18.15.          Uncertificated Shares.  To the extent that the Plan provides for issuance of certificates to reflect the transfer of Shares, the transfer of such Shares may nevertheless be effected on a noncertificated basis, to the extent not prohibited by applicable law or the rules of any stock exchange.
 
18.16.          No Fractional Shares.  An Option or other Award shall not be exercisable with respect to a fractional Share or the lesser of fifty (50) shares or the full number of Shares then subject to the Option or other Award.  No fractional Shares shall be issued upon the exercise or payment of an Option or other Award and any such fractions shall be rounded to the nearest whole number.
 
18.17.          Participants.  Notwithstanding any provision of the Plan to the contrary, in order to comply with the laws or practices of countries in which the Company, any Affiliate, and/or any Subsidiary operates or has Employees, Non-Employee Directors or Consultants, the Committee, in its sole discretion, shall have the power and authority to:
 
(a)
Determine which Affiliates and Subsidiaries shall be covered by the Plan;
 
(b)
Determine which Employees, Non-Employee Directors and/or Consultants are eligible to participate in the Plan;
 
(c)
Grant Awards (including substitutes for Awards), and modify the terms and conditions of any Awards, on such terms and conditions as the Committee determines necessary or appropriate to permit participation in the Plan by individuals otherwise eligible to so participate, or otherwise to comply with applicable laws or conform to applicable requirements or practices of the applicable jurisdictions;
 
(d)
Establish subplans and adopt or modify exercise procedures and other terms and procedures, to the extent such actions may be necessary or advisable.
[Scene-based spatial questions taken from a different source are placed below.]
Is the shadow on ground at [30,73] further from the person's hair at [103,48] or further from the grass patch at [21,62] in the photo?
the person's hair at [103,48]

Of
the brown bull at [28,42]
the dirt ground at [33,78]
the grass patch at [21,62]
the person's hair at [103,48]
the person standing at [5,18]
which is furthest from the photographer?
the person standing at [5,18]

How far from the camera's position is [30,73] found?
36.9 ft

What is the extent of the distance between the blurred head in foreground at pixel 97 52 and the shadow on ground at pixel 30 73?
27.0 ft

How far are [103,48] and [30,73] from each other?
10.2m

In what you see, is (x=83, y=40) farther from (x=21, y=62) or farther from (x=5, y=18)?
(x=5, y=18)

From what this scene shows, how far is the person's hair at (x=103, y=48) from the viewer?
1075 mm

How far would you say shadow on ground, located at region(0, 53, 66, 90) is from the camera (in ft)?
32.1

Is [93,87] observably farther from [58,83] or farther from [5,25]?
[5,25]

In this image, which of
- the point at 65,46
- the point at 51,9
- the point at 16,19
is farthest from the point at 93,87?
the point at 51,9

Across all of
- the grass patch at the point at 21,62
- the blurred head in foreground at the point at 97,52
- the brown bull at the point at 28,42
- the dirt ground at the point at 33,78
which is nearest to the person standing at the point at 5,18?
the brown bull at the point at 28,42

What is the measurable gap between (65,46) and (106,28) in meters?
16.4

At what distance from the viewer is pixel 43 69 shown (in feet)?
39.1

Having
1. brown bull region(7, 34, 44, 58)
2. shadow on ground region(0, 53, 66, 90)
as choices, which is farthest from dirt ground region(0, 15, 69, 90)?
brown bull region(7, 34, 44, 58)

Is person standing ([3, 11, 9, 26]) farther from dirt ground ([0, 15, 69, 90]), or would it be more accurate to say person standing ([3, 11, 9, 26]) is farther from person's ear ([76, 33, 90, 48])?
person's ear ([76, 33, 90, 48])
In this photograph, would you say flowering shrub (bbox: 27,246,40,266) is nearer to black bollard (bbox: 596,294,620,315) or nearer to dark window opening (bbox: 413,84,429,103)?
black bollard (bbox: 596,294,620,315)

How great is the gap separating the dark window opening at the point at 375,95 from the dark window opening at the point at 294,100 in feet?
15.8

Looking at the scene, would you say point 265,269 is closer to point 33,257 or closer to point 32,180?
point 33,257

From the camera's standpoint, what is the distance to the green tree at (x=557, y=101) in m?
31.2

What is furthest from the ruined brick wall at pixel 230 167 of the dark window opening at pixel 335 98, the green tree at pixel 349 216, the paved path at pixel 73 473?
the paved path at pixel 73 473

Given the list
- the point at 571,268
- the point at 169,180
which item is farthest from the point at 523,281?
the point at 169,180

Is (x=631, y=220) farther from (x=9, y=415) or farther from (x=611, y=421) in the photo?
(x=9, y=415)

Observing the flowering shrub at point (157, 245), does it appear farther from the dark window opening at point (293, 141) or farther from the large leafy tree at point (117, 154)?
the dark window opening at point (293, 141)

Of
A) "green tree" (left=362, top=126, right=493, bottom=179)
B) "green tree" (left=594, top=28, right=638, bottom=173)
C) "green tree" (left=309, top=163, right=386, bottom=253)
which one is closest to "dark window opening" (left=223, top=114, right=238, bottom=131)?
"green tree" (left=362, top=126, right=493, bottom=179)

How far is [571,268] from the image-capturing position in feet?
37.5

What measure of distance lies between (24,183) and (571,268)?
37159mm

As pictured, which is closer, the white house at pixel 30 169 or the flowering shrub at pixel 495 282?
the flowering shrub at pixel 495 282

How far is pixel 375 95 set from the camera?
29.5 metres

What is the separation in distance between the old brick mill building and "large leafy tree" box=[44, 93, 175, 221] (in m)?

Any subplans and modifications to Plan terms and procedures established under this Section 18.18 by the Committee shall be attached to the Plan as appendices; and
 
(e)
Take any action, before or after an Award is made, that the Committee, in its discretion, deems advisable to obtain approval or comply with any necessary local government regulatory exemptions or approvals.
 
Notwithstanding the above, the Committee may not take any actions hereunder, and no Awards shall be granted, that would violate any applicable law.